Why Choose Homeschooling?
Wednesday, June 21st, 2006By Mimi Rothschild
Parents consider homeschooling their children for a myriad of reasons, and you might also be thinking about turning your own child into a homeschooler. Perhaps you’ve always wanted to homeschool to control the atmosphere, curriculum and teaching style; perhaps you’ve become disillusioned with the public education system. There are plenty of reasons to choose homeschooling as a positive alternative for educating your kids.
First of all, studies point to evidence that children who are tutored do better academically than their peers in traditional school settings. Socially, children in a homeschool are actually protected from the potentially negative influences in a public classroom, and homeschool parents can still take measures to ensure their children interact with others in healthy and controlled environments. Another reason to homeschool your children is to develop and strengthen family relationships. Parents who teach their children and siblings who learn side by side grow together and learn to appreciate and respect each other more because of the quality time they are spending together. In addition, choosing and creating a homeschool environment allows the parents to help their children grow spiritually. Through a homeschool environment, parents are able to teach their homeschoolers ethics, morality and biblical principles as well as character growth, and give them the chance to study the Bible directly.

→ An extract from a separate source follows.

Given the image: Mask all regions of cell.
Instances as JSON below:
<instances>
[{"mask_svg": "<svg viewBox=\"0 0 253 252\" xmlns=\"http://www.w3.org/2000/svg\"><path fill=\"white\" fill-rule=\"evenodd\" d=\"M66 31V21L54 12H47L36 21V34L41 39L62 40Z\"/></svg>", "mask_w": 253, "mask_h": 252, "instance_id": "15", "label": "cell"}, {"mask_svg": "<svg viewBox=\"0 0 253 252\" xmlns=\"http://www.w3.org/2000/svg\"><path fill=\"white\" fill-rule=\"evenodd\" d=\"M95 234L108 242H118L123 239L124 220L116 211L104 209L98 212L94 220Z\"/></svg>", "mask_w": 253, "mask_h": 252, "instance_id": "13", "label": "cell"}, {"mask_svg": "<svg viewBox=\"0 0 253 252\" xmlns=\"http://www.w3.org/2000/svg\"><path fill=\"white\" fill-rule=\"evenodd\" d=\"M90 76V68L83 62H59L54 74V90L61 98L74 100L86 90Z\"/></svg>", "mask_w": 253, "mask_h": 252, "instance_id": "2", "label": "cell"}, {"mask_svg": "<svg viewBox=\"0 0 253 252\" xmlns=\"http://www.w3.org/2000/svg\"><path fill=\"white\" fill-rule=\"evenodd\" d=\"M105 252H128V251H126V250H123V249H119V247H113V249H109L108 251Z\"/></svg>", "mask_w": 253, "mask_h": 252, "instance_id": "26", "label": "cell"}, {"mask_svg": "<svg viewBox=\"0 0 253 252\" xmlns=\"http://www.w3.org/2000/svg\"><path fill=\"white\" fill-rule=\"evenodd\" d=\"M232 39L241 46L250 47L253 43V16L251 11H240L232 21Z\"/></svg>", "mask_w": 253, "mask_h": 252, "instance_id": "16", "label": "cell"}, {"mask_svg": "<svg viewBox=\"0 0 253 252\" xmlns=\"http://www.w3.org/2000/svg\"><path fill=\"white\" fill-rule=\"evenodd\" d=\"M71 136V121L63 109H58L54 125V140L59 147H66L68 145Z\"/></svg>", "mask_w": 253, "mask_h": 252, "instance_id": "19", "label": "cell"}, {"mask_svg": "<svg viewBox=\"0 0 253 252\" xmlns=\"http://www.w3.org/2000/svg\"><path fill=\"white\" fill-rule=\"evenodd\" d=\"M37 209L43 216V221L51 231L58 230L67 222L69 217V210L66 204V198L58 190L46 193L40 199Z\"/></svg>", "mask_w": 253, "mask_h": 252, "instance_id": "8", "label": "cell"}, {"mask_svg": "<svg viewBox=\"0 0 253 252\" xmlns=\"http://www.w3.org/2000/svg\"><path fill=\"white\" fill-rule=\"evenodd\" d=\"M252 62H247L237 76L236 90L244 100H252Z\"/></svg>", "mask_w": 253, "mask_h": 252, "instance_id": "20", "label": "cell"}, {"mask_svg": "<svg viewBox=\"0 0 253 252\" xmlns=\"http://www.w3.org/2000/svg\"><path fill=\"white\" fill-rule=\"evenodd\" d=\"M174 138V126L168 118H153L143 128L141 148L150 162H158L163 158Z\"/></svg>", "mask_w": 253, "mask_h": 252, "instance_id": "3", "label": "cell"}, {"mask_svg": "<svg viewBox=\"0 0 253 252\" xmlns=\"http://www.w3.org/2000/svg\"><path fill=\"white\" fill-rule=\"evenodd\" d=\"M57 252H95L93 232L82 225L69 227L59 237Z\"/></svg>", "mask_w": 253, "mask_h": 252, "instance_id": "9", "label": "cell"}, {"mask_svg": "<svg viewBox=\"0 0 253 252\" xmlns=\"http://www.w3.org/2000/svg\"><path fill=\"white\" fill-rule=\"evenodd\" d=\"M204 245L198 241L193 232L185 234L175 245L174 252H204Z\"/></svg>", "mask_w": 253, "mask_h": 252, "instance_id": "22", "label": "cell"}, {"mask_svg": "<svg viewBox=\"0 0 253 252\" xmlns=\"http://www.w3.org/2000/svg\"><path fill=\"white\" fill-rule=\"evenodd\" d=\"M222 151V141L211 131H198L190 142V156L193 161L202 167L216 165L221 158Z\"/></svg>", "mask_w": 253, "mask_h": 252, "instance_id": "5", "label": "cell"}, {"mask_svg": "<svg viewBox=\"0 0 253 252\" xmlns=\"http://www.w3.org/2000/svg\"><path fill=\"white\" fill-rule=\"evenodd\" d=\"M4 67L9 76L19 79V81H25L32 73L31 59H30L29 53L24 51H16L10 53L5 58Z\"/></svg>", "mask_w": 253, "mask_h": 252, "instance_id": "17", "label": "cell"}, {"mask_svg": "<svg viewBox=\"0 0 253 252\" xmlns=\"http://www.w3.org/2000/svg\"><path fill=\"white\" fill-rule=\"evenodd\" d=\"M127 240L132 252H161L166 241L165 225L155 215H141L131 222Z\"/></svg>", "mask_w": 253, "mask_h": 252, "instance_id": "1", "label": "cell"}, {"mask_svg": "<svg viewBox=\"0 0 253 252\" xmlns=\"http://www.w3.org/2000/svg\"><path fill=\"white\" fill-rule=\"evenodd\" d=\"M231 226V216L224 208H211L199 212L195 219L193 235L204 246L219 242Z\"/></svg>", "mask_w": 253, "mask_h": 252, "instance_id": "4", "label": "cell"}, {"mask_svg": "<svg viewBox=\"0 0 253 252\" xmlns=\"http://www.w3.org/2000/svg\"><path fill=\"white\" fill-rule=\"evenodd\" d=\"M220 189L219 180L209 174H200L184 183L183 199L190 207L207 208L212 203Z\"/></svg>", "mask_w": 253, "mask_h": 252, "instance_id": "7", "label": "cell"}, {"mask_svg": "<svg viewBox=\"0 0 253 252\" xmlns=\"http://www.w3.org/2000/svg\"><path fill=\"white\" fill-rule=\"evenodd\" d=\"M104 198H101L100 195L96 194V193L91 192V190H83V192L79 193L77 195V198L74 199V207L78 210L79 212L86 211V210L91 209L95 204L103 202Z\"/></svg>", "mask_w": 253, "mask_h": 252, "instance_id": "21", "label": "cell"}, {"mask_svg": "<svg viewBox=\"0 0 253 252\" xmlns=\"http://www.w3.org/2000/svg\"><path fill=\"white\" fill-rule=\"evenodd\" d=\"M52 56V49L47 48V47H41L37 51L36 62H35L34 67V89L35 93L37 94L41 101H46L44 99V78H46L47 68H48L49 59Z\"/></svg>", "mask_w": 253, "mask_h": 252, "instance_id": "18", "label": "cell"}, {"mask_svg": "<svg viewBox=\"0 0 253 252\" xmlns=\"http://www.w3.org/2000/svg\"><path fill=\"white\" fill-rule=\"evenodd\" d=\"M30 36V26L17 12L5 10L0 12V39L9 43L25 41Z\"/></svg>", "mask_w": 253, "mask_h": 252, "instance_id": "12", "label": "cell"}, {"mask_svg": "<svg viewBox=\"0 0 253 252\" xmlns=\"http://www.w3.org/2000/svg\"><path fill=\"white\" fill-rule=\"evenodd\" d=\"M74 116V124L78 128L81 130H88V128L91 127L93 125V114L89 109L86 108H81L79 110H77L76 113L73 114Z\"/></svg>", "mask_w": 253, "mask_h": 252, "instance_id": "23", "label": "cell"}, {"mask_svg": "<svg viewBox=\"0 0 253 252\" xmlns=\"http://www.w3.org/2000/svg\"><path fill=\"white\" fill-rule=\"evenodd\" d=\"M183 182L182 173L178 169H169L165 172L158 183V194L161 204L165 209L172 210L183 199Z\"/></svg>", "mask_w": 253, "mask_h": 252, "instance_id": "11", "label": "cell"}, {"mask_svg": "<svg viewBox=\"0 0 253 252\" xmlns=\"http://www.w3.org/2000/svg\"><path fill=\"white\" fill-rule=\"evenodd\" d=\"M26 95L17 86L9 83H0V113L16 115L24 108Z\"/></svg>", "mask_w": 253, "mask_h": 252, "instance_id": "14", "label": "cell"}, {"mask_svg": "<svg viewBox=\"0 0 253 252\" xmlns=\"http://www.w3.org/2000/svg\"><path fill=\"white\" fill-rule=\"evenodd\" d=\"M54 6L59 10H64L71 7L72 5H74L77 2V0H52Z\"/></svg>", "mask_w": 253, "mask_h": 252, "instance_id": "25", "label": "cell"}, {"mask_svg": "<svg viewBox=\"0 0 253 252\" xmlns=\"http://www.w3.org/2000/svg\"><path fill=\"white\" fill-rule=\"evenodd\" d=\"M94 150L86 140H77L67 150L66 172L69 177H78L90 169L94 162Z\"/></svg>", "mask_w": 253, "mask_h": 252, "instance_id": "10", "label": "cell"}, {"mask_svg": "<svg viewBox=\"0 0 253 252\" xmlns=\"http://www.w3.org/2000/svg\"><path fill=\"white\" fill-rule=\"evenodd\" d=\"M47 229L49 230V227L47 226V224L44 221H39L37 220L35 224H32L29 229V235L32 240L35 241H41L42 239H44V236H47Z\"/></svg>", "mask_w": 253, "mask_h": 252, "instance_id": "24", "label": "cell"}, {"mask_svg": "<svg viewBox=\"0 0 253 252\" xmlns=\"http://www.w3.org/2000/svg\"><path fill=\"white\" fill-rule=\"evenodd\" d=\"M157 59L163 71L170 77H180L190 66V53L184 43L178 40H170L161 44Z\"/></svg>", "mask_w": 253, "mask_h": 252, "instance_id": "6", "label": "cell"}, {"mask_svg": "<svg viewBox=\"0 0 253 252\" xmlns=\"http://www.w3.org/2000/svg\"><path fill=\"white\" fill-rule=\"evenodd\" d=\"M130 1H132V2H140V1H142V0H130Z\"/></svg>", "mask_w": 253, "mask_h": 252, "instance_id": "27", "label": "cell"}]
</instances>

However, probably the best reason for Christians to choose to homeschool their children is because homeschooling is modeled in Scripture. The Bible asks parents to commit to raising and teaching their children in all areas and at all ages. Fathers are given the primary responsibility, but mothers are also required to raise and teach their children God’s commandments. Parents, as the child’s closest and constant companions, are also meant to teach about God at each given opportunity — anywhere, anytime; not just in a classroom from 9 a.m. to 3 p.m. Monday to Friday. This is why a homeschool environment is so conducive to living, learning and teaching the way God intended — parents can create their own homeschool according to God’s design.
The first and foremost component of study in a homeschool should be the Bible, or the true Word of God — the lens through which all believers need to view the world and everything in it. The second component of study in a homeschool is everything the Lord has created, which includes subjects like mathematics, history, science, geography, art, music and languages. Many homeschool parents decide to forego the methods regular schools take and study these subjects using a “unit-study” approach, which considers the relationship between all the subjects and how God views them.
If you’re considering homeschooling your children in a Christian environment, it’s important to keep in mind that the ultimate goal of home education is not merely academic or social preparedness but also character training — for the children as students as well as for the parents as teachers –that they would all grow together from simply a homeschool family to a family that is pleasing and honoring to God.